■ **取り組む内容**
[1] 食中毒に関する記事によると、細菌が最も増えやすいのはおよそ何度の範囲ですか。
[2] 食中毒に関する記事の続きを、最後の部分の直後から書き進めてください。

■ **抜粋本文**
§
連日の猛暑が続く中、食中毒が相次いでいる。千葉・幕張メッセで行われた夏の恒例音楽イベント「サマーソニック」では仕出し弁当を食べたイベント関係者31人が腹痛などを訴え病院に搬送された。また、横浜市の京急百貨店の「日本橋伊勢定」で販売された「うなぎ弁当」では159人が食中毒の症状を訴え、90代の女性が死亡している。
さらに大分県由布市の旅館では、“湧き水”でノロウイルスに感染したとみられる人が537人に上った。食中毒はなぜ夏に増えるのか。原因と対策を食環境衛生研究所の松本彰平取締役に聞いた。
気温30度前後で食中毒菌が増殖
ーー食中毒が増える原因は?
気温が上がると食材が傷むスピードも速くなるので食中毒が増えます。原因は細菌の増殖で、25~35度くらいが一番増えやすい温度です。
食中毒の中で多いのは、ノロウイルスやカンピロバクター、暖かくなってくるとO157やサルモネラ、黄色ブドウ球菌も増えてきます。

ーー原因となる菌の繁殖スピードは?
§
■ **データ一覧**

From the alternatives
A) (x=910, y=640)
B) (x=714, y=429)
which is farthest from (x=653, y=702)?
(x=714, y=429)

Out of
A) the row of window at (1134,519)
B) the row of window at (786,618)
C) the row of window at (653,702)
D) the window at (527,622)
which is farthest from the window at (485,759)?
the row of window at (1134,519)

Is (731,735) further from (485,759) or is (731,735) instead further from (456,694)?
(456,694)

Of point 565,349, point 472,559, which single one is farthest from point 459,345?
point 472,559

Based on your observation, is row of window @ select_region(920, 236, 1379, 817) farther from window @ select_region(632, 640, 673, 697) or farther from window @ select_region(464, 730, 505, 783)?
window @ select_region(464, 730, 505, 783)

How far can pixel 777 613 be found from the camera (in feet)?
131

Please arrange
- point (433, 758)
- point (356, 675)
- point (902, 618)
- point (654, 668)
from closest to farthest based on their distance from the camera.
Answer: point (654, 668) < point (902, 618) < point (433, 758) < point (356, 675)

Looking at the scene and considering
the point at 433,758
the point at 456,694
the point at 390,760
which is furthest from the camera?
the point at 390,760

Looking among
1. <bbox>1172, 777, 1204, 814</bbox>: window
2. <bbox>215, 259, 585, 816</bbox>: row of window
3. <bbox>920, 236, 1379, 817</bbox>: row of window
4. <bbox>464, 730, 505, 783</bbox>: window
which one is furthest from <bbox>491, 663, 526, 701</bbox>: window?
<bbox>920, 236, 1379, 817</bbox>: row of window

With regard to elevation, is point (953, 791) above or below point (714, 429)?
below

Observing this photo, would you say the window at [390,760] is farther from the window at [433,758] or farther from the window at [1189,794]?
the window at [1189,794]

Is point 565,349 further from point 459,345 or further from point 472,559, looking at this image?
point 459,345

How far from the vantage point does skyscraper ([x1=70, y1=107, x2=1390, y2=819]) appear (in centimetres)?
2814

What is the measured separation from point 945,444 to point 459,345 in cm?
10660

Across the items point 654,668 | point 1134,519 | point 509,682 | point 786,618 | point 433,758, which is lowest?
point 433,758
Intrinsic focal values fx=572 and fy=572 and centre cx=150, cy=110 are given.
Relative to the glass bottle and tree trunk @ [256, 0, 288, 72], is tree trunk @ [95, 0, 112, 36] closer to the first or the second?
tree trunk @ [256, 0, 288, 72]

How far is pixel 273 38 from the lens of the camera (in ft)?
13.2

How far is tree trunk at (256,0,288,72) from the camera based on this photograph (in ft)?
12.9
§
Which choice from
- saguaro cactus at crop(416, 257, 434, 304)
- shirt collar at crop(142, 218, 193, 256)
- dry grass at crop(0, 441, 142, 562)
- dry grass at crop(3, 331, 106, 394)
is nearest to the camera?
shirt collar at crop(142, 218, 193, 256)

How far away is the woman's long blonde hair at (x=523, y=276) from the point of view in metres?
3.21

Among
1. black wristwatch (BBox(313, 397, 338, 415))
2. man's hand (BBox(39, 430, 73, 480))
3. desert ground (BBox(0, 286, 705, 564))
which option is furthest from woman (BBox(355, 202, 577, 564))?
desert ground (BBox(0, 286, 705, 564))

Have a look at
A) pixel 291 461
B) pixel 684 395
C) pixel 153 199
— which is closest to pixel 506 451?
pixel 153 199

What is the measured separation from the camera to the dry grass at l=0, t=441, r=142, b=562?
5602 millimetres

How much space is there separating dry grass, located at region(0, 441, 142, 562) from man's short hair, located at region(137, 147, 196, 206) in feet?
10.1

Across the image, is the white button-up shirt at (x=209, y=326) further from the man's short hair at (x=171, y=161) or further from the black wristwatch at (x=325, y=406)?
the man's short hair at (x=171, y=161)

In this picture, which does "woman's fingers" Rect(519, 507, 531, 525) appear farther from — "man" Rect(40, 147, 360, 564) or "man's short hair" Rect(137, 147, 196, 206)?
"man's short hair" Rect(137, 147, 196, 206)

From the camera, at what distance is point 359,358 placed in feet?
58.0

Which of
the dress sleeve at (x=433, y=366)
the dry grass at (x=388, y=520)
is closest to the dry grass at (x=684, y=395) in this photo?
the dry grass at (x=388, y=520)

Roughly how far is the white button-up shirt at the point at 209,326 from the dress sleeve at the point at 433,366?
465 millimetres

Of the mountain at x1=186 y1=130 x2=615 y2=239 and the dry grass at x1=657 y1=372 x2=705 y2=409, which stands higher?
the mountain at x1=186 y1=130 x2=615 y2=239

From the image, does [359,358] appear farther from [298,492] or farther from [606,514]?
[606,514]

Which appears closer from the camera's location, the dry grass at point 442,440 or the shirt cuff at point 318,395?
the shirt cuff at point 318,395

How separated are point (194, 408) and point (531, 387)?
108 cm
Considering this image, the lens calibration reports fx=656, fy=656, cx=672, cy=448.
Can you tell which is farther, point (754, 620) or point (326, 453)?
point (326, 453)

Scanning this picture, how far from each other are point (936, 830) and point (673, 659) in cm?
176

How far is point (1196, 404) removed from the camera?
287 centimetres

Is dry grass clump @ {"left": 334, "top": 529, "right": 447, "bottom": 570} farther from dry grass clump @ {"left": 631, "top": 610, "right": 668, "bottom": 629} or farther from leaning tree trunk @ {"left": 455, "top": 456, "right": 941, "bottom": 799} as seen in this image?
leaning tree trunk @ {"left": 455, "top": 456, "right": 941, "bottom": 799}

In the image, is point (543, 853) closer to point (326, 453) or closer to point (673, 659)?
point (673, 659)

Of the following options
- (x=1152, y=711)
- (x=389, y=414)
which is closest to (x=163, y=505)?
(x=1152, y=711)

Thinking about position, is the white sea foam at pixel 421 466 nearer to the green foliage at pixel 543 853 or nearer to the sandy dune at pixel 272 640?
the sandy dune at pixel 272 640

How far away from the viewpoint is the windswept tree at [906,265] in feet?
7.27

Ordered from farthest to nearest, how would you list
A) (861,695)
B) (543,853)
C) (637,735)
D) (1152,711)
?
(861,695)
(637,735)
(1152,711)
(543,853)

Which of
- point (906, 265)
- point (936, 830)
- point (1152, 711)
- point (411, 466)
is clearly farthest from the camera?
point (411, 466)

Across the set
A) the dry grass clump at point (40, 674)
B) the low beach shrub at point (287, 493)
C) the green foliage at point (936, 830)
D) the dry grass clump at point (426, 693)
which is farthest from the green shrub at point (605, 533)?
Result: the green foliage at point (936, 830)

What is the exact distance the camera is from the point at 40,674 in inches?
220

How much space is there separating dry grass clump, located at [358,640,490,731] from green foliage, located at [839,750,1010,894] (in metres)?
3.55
§
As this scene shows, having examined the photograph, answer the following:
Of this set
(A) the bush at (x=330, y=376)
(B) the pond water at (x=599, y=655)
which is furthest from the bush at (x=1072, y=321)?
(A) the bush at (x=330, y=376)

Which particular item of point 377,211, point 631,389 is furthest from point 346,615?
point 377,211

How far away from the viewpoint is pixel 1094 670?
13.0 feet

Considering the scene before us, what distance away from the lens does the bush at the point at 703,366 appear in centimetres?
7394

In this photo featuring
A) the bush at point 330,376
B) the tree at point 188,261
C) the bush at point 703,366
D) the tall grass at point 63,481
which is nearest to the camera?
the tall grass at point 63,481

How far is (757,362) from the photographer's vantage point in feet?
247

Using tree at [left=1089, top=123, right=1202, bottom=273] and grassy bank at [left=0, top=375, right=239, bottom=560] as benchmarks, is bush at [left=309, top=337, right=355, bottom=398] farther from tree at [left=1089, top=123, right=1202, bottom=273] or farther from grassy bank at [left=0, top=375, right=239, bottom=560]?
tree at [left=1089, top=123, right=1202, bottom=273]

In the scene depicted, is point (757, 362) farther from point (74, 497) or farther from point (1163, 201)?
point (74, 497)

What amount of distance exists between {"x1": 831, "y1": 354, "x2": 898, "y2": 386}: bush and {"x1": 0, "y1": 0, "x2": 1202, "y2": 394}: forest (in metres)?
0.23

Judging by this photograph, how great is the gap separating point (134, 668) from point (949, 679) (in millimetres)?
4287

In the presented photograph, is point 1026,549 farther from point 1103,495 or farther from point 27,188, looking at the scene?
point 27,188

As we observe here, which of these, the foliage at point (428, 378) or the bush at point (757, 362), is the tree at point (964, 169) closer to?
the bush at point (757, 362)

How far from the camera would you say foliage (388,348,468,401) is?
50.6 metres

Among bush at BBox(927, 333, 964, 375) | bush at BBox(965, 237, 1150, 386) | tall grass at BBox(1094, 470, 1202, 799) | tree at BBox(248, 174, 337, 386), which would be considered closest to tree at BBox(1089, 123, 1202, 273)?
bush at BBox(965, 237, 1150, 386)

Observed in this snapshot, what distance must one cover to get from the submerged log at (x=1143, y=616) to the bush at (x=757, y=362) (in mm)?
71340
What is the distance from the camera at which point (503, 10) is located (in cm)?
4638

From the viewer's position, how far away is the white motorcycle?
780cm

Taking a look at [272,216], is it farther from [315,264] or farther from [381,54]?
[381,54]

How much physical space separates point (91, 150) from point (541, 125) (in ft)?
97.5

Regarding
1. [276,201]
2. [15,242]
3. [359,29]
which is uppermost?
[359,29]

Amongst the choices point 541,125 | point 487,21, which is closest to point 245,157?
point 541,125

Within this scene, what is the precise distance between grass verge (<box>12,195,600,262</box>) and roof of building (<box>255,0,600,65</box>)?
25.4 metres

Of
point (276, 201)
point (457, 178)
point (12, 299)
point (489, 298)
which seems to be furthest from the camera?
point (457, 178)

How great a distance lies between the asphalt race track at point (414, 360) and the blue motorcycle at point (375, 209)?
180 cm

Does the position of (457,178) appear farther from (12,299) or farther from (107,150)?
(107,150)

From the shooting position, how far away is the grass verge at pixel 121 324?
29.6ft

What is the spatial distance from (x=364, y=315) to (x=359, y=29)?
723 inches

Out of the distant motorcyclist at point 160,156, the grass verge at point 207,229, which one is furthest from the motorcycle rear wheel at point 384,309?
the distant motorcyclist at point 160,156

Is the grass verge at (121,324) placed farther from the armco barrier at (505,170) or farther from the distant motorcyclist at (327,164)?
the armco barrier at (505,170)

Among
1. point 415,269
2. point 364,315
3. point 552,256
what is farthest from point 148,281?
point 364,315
§
■ **解答**
[1] 25~35度くらいです。

[2]
大腸菌などは30~32度の環境で、20分に1度増殖します。仮に大腸菌が100個いたとすると1時間で3回増殖するので、100個だったものが200個、400個、800個と増えていきます。1時間で約10倍に増えることになるので、これを3時間置いておけば100倍、1000倍となっていきます。
お弁当に“作り置き”煮物はダメ
厚生労働省の調査でも8月は細菌性の食中毒の発生が突出して多い。松本さんはお弁当の注意点として、冷蔵保存と水分少なめの食材を挙げる。

ーーお弁当で注意するポイントは?
お弁当の保管温度が問題になります。気温が高いと食べるまでにお弁当の中に住んでいる菌の増殖スピードが速まるので、なるべく冷やしておくことが大事です。
また水分が少ない食品の方が増殖スピードが遅いので、お弁当を選択する際は水分が少なめのものを選ぶことがおすすめです。

ーー“冷やして保管”以外の対策は?
食事をする際は可能な限り手洗いをしたりお手拭きで手を拭きましょう。ノロウイルスのような人から人に感染する食中毒菌もあるので、手すりやドアノブなどに付着している可能性もあり、注意が必要です。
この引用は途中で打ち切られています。